Spotify (SPOT) Deep Dive: Worth a SPOT in Your Portfolio?
Spotify is the leading music streaming service worldwide that many of us are familiar with and use. However, it trades at a lower multiple than many of its growth stock peers. Let's explore why.
Spotify is a business many of us are well aware of. A company founded in Sweden decades ago (2006 is 16 years ago!) by two entrepreneurially inclined Swedes that saw music as not an authoritarian dystopian for record labels nor an anarchic playground fronted by Torrent and Limewire but somewhere in the middle, where user freedoms and corporate greed can meet and agree on shared principles of user happiness and market cap appreciation. The result is a service where hundreds of millions of people worldwide listen, store, and organise their music all through a digital copyright restricted framework that ensures that users feel like they have control of their music, while record labels get their cut.

* * * * *

§ Exercise requirements
[A] In the Spotify deep dive, in which country was Spotify founded?
[B] Continue the Spotify deep dive, starting right after its last sentence.

* * * * *

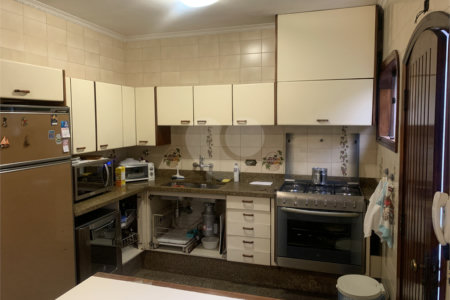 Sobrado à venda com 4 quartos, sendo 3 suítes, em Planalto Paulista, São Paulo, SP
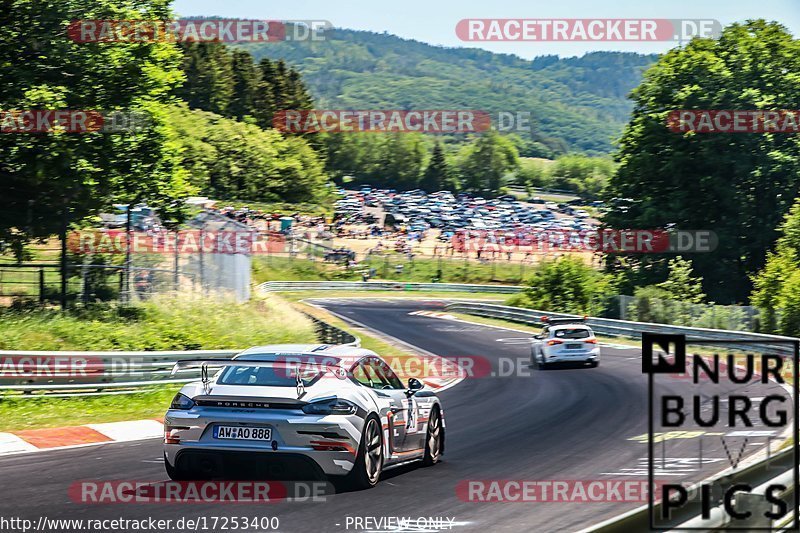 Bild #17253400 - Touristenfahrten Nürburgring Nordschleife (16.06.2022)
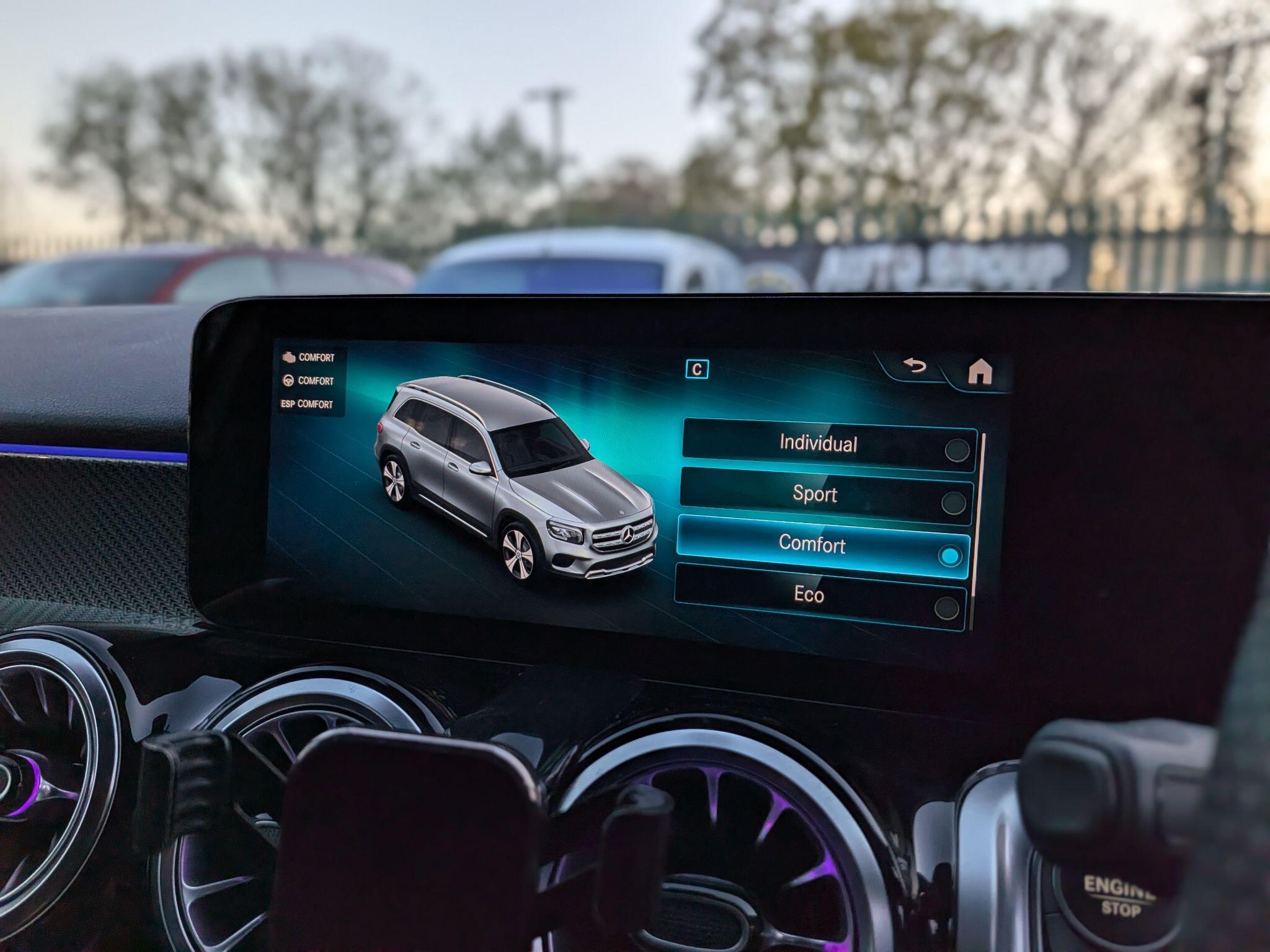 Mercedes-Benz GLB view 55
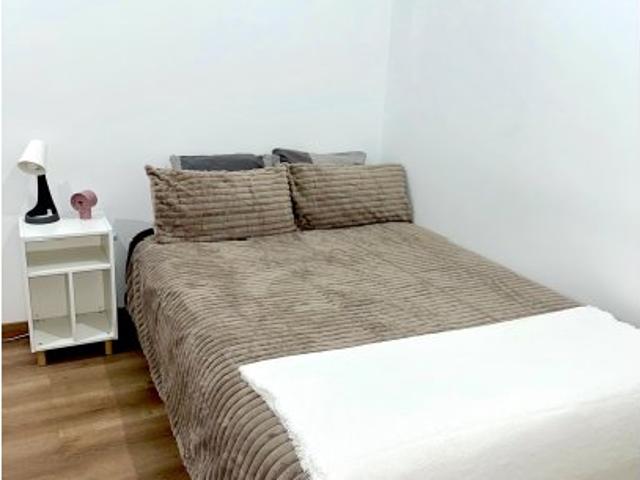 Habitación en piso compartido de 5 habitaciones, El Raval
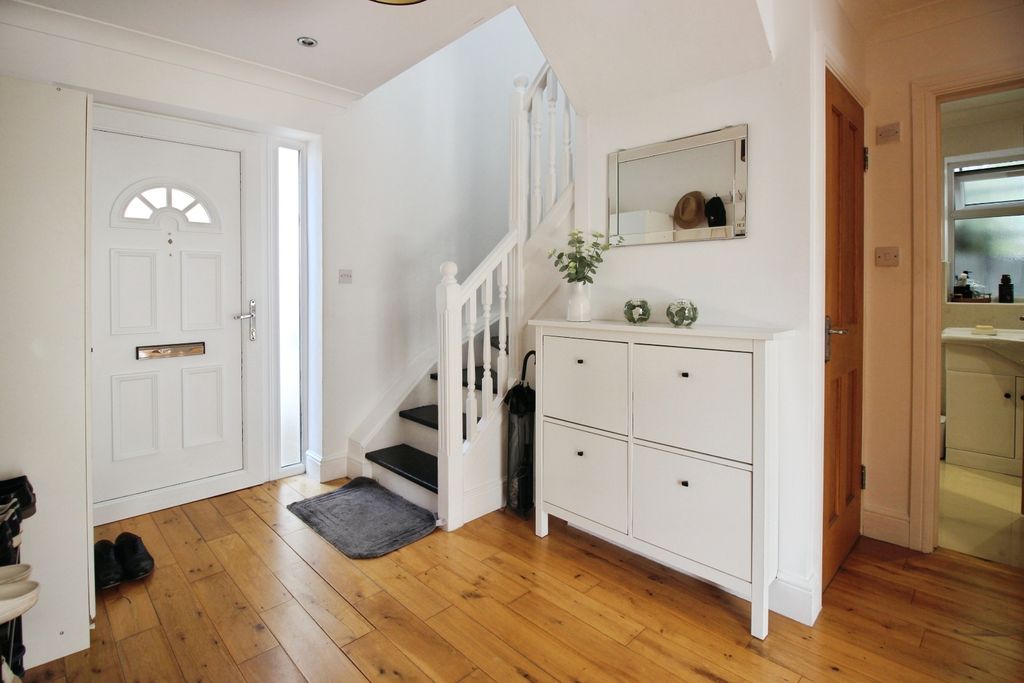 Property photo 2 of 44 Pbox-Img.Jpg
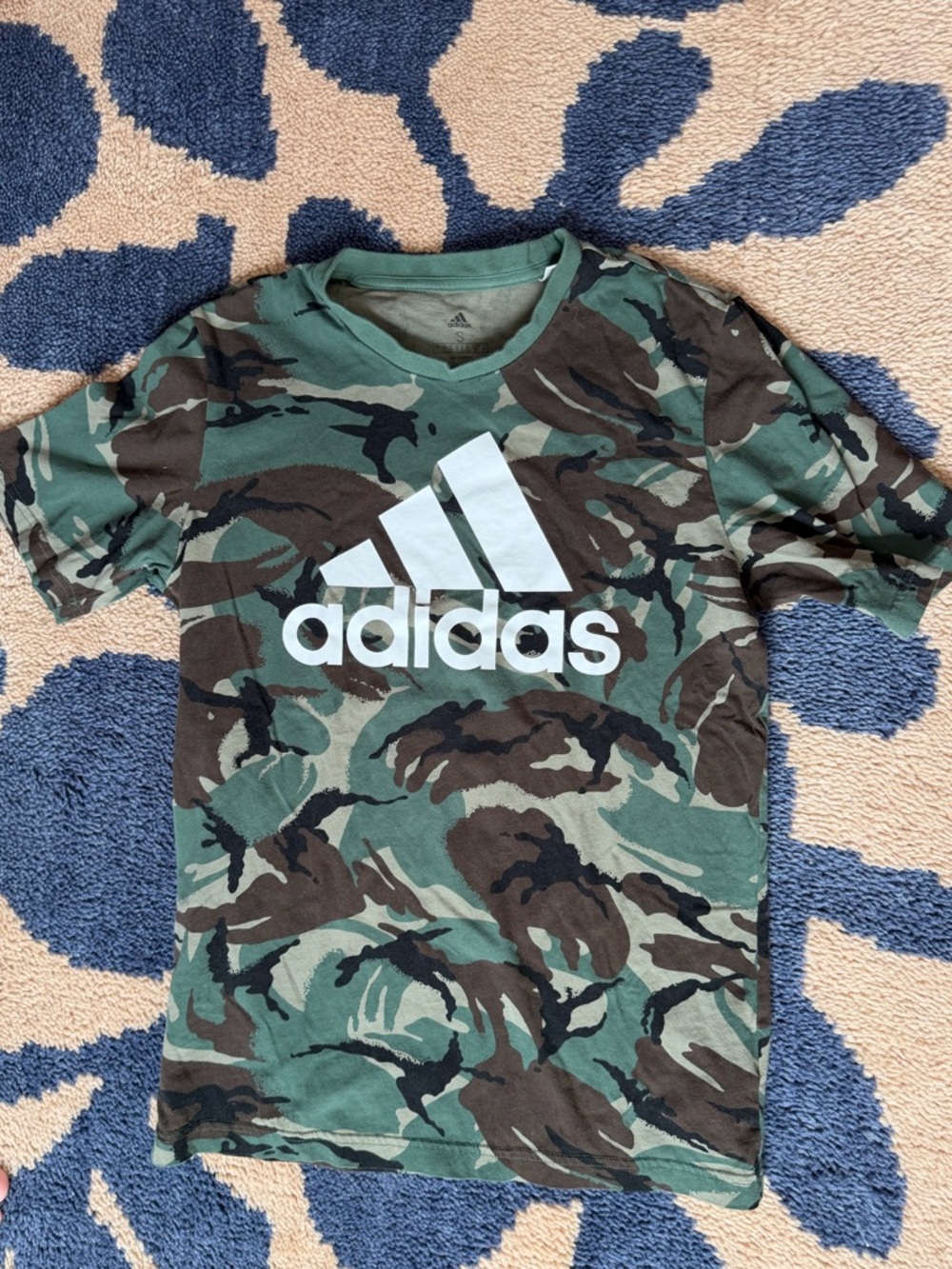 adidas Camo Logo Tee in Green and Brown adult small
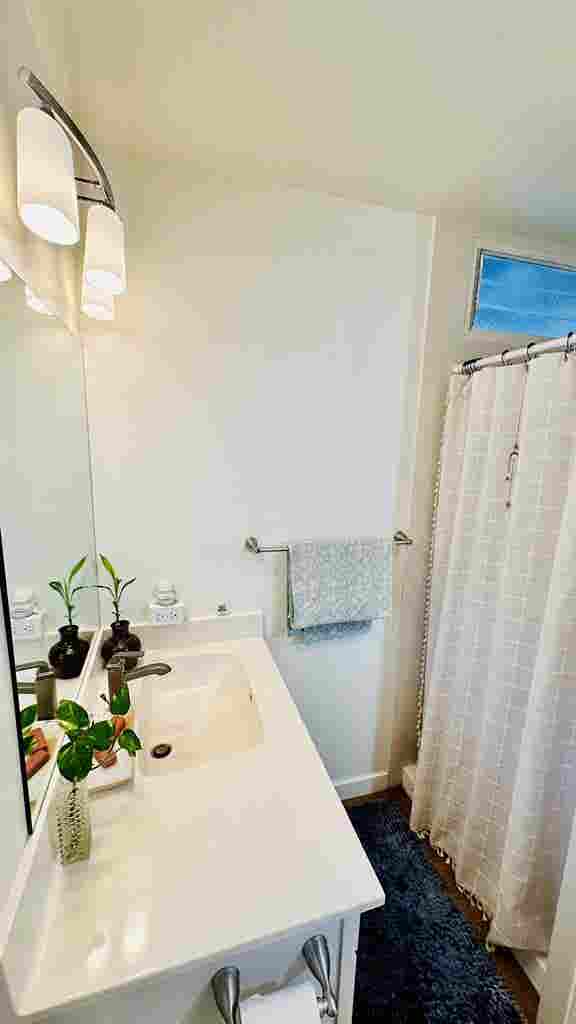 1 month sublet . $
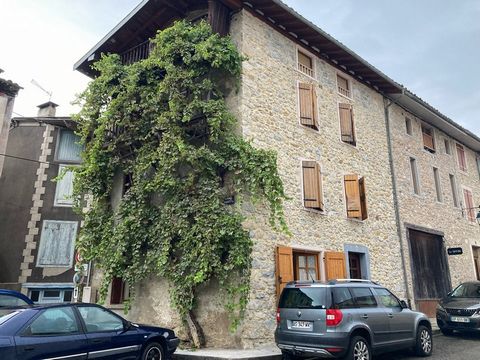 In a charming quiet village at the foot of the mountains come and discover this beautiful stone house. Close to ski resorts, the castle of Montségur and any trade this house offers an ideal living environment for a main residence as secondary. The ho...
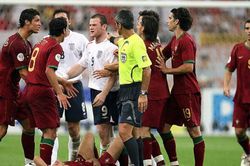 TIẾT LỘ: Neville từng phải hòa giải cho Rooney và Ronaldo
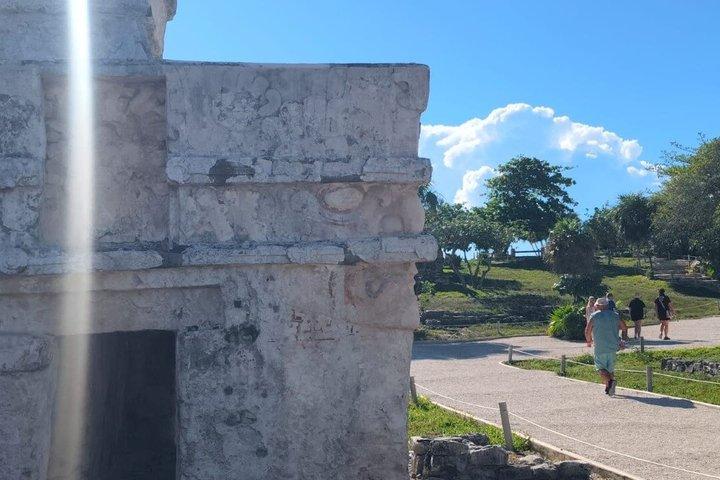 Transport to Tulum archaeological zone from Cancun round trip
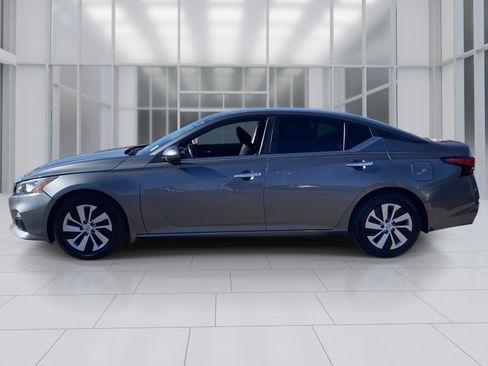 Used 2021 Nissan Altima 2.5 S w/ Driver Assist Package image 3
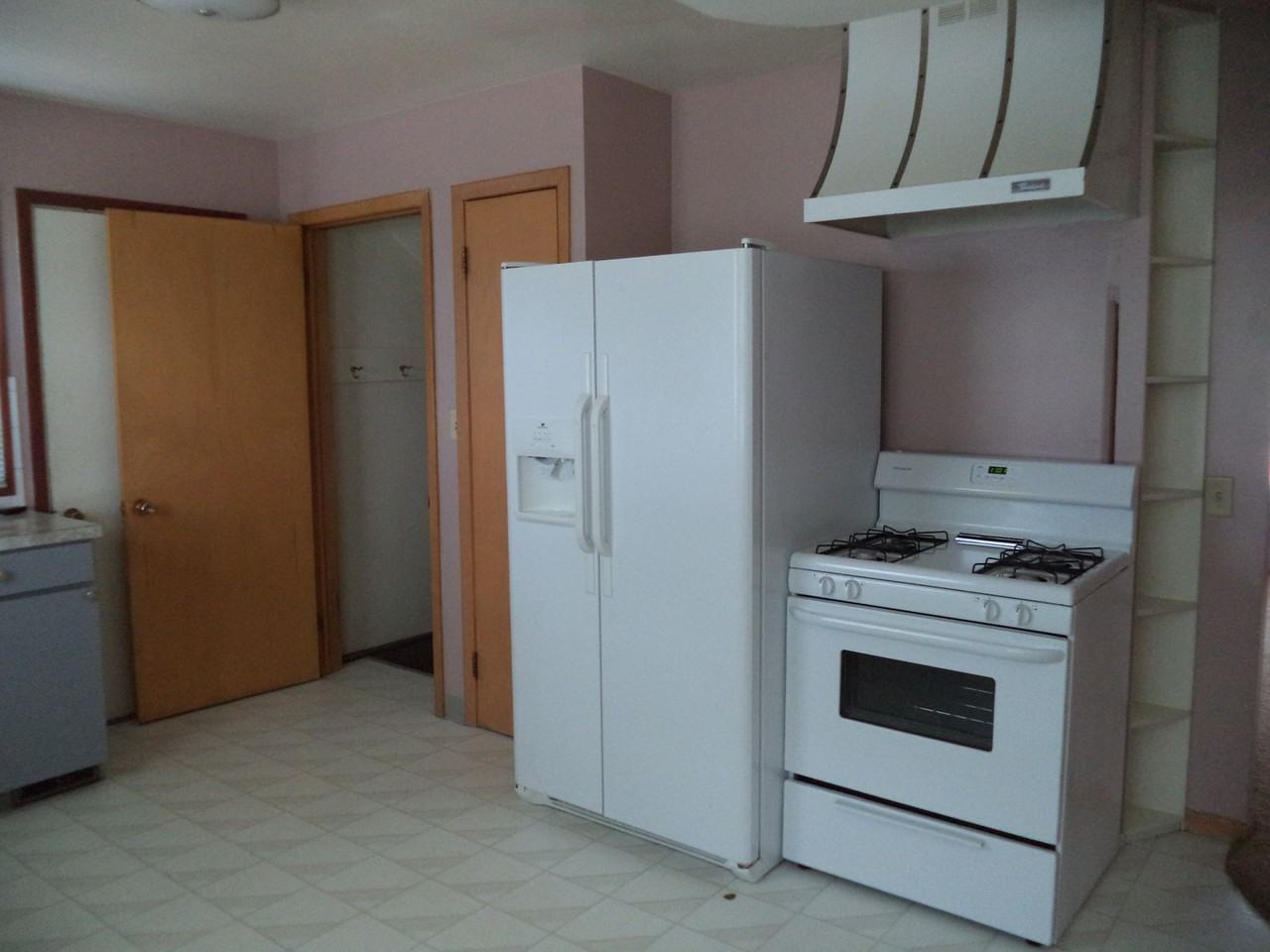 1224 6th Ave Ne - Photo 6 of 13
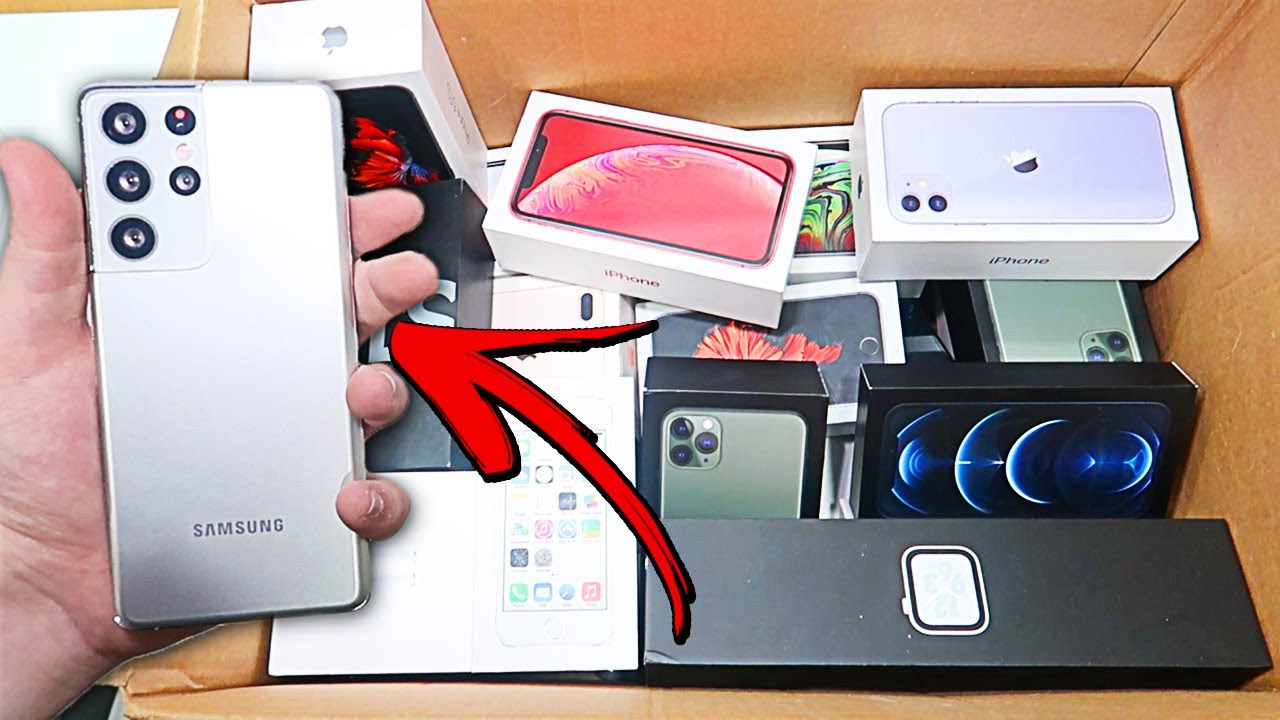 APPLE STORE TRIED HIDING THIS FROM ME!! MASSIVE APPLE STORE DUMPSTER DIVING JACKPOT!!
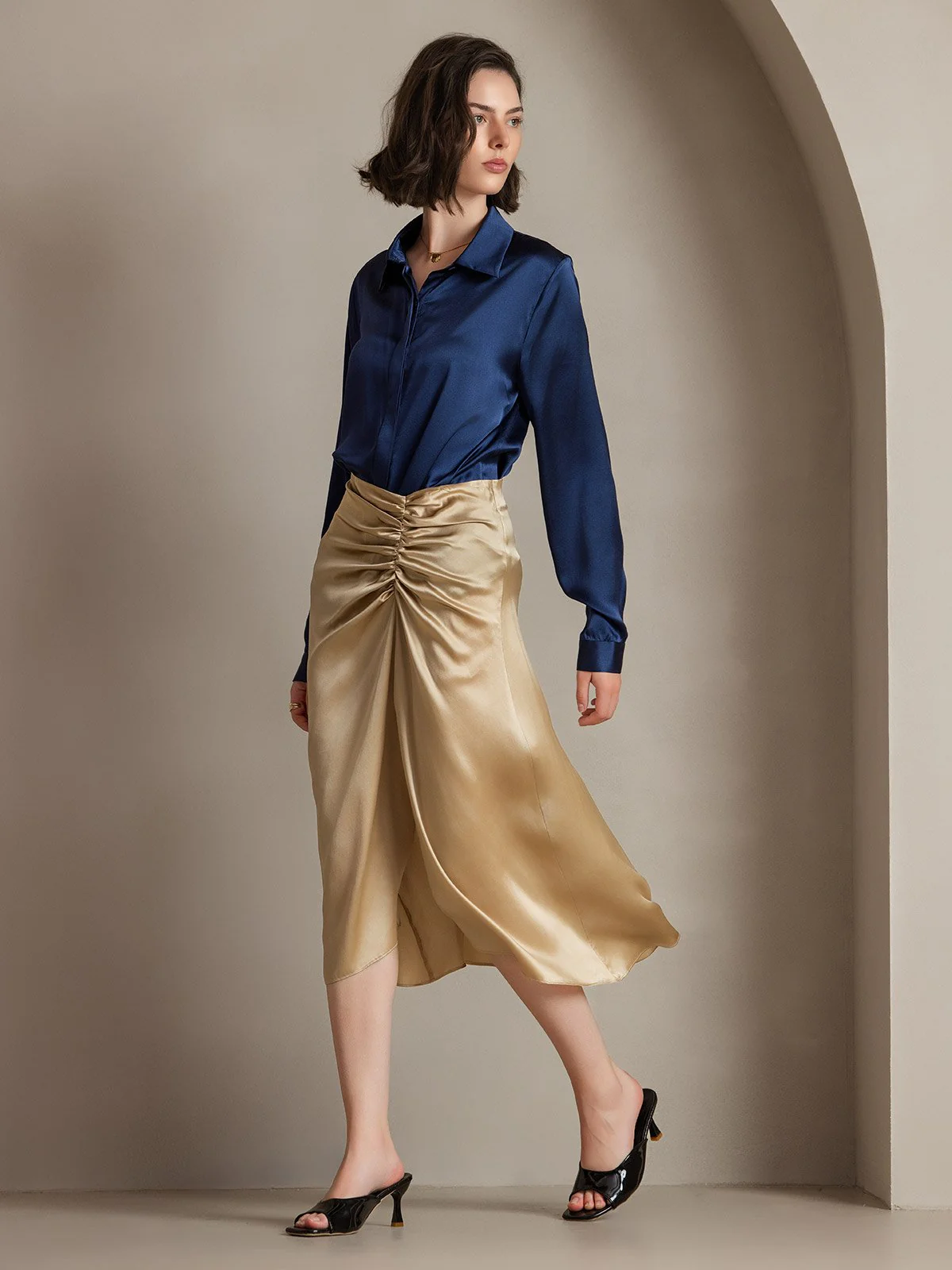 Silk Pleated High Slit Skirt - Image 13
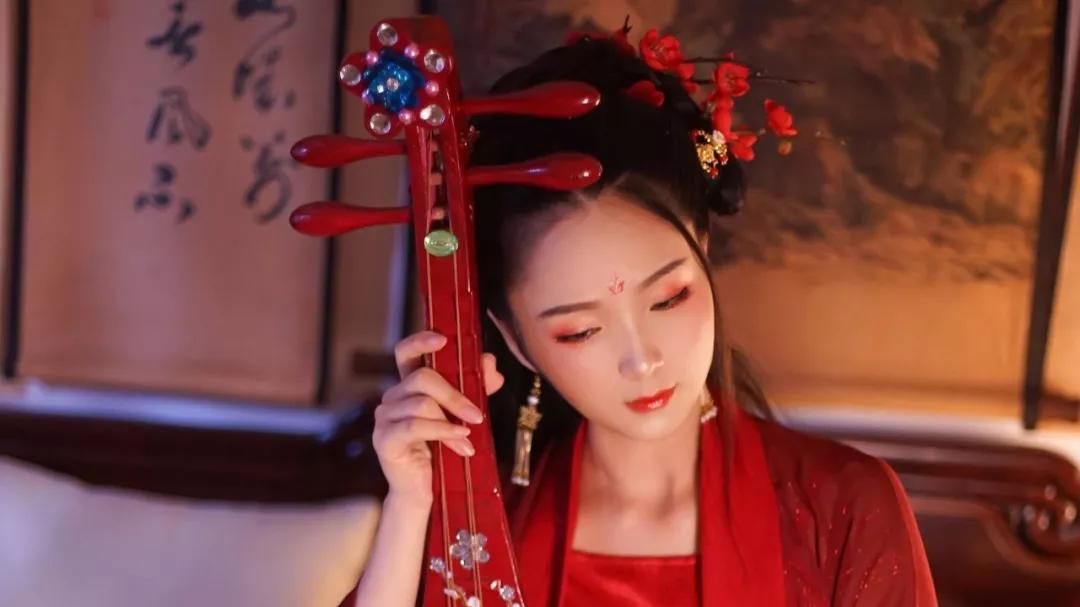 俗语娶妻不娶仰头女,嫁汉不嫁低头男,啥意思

* * * * *

§ Answers in order
[A] Sweden.

[B]
Let’s review whether this company has what it takes to hold a SPOT in your portfolio.
TLDR:
Top music streaming service worldwide with great product execution and fast growth, but faces tough challenges, hence priced at a significantly lower revenue multiple than peers
One top challenge is the vice grip of major record labels on the company since the majority of the music in Spotify’s music catalogue is supplied by these labels. Labels take a significant cut of revenue through royalties, and siphon shareholder value
Making matters worse, strong competition from Apple, Amazon, and Alphabet reduce room for maneuverability for Spotify in dealing with record labels and also reduces the company’s pricing power on the consumer side
For these reasons, Spotify needs to seek growth in its non-music audio streaming businesses, such as podcasting, for diversification and better margins
Good news is Spotify is doing really well with its podcasting business, surpassing Apple Podcasts in listeners for the first time in 2021 since Spotify launched podcasts on its platform in 2015
Spotify trades at a low revenue multiple of 2.3 relative to peers for good reason, but this also means lots of room for upside growth, especially if the company can meaningful address its top challenges
Reasonable stock to own in a growth-oriented portfolio
How Does Spotify Work?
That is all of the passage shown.